Top of Listed entries
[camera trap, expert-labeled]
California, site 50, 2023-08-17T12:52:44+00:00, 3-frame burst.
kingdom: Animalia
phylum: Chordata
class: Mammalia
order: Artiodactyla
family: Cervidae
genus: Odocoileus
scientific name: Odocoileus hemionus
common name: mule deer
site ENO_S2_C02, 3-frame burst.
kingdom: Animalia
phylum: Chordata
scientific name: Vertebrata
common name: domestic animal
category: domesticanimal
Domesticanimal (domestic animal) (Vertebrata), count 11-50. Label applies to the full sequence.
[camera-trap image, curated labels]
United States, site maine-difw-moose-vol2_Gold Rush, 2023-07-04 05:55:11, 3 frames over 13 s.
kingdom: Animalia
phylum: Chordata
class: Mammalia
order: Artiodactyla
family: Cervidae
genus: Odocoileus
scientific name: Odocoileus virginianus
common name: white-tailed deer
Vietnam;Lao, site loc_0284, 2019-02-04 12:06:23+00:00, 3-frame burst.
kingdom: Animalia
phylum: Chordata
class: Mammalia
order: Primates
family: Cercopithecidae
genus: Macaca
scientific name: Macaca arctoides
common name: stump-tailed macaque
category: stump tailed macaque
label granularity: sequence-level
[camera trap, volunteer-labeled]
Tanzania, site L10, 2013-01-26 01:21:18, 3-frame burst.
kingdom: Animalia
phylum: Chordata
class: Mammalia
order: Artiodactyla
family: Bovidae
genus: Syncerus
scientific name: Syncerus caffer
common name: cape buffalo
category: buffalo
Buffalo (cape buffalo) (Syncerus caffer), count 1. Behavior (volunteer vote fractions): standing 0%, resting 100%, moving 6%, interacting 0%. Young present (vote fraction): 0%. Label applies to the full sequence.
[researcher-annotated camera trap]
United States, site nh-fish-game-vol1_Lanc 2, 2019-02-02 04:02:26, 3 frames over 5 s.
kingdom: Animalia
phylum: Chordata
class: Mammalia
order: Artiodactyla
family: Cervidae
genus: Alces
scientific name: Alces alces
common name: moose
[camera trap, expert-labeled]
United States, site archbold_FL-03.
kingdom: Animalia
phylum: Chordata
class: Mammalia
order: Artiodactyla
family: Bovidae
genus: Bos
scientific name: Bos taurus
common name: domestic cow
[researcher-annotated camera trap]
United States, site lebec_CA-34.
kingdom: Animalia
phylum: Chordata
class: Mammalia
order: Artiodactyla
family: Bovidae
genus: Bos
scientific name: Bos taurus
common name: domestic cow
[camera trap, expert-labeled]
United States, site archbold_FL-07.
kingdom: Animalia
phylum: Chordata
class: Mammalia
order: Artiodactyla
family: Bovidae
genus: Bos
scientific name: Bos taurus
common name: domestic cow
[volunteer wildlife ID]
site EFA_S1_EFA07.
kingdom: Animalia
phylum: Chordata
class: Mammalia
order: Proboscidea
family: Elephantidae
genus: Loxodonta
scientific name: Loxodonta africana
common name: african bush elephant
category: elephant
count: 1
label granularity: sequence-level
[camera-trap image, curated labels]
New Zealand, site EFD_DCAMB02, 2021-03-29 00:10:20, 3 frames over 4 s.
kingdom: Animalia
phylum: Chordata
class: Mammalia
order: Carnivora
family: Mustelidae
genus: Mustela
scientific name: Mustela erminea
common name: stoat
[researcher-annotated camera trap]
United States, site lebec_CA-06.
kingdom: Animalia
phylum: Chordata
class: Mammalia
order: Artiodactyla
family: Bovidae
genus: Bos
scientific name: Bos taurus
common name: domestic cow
Bottom of Listed entries
▶ [Task] Could you write out all of the entries precisely as they stand?

▶ [Output of the task]
[camera trap, expert-labeled]
California, site 50, 2023-08-17T12:52:44+00:00, 3-frame burst.
kingdom: Animalia
phylum: Chordata
class: Mammalia
order: Artiodactyla
family: Cervidae
genus: Odocoileus
scientific name: Odocoileus hemionus
common name: mule deer
site ENO_S2_C02, 3-frame burst.
kingdom: Animalia
phylum: Chordata
scientific name: Vertebrata
common name: domestic animal
category: domesticanimal
Domesticanimal (domestic animal) (Vertebrata), count 11-50. Label applies to the full sequence.
[camera-trap image, curated labels]
United States, site maine-difw-moose-vol2_Gold Rush, 2023-07-04 05:55:11, 3 frames over 13 s.
kingdom: Animalia
phylum: Chordata
class: Mammalia
order: Artiodactyla
family: Cervidae
genus: Odocoileus
scientific name: Odocoileus virginianus
common name: white-tailed deer
Vietnam;Lao, site loc_0284, 2019-02-04 12:06:23+00:00, 3-frame burst.
kingdom: Animalia
phylum: Chordata
class: Mammalia
order: Primates
family: Cercopithecidae
genus: Macaca
scientific name: Macaca arctoides
common name: stump-tailed macaque
category: stump tailed macaque
label granularity: sequence-level
[camera trap, volunteer-labeled]
Tanzania, site L10, 2013-01-26 01:21:18, 3-frame burst.
kingdom: Animalia
phylum: Chordata
class: Mammalia
order: Artiodactyla
family: Bovidae
genus: Syncerus
scientific name: Syncerus caffer
common name: cape buffalo
category: buffalo
Buffalo (cape buffalo) (Syncerus caffer), count 1. Behavior (volunteer vote fractions): standing 0%, resting 100%, moving 6%, interacting 0%. Young present (vote fraction): 0%. Label applies to the full sequence.
[researcher-annotated camera trap]
United States, site nh-fish-game-vol1_Lanc 2, 2019-02-02 04:02:26, 3 frames over 5 s.
kingdom: Animalia
phylum: Chordata
class: Mammalia
order: Artiodactyla
family: Cervidae
genus: Alces
scientific name: Alces alces
common name: moose
[camera trap, expert-labeled]
United States, site archbold_FL-03.
kingdom: Animalia
phylum: Chordata
class: Mammalia
order: Artiodactyla
family: Bovidae
genus: Bos
scientific name: Bos taurus
common name: domestic cow
[researcher-annotated camera trap]
United States, site lebec_CA-34.
kingdom: Animalia
phylum: Chordata
class: Mammalia
order: Artiodactyla
family: Bovidae
genus: Bos
scientific name: Bos taurus
common name: domestic cow
[camera trap, expert-labeled]
United States, site archbold_FL-07.
kingdom: Animalia
phylum: Chordata
class: Mammalia
order: Artiodactyla
family: Bovidae
genus: Bos
scientific name: Bos taurus
common name: domestic cow
[volunteer wildlife ID]
site EFA_S1_EFA07.
kingdom: Animalia
phylum: Chordata
class: Mammalia
order: Proboscidea
family: Elephantidae
genus: Loxodonta
scientific name: Loxodonta africana
common name: african bush elephant
category: elephant
count: 1
label granularity: sequence-level
[camera-trap image, curated labels]
New Zealand, site EFD_DCAMB02, 2021-03-29 00:10:20, 3 frames over 4 s.
kingdom: Animalia
phylum: Chordata
class: Mammalia
order: Carnivora
family: Mustelidae
genus: Mustela
scientific name: Mustela erminea
common name: stoat
[researcher-annotated camera trap]
United States, site lebec_CA-06.
kingdom: Animalia
phylum: Chordata
class: Mammalia
order: Artiodactyla
family: Bovidae
genus: Bos
scientific name: Bos taurus
common name: domestic cow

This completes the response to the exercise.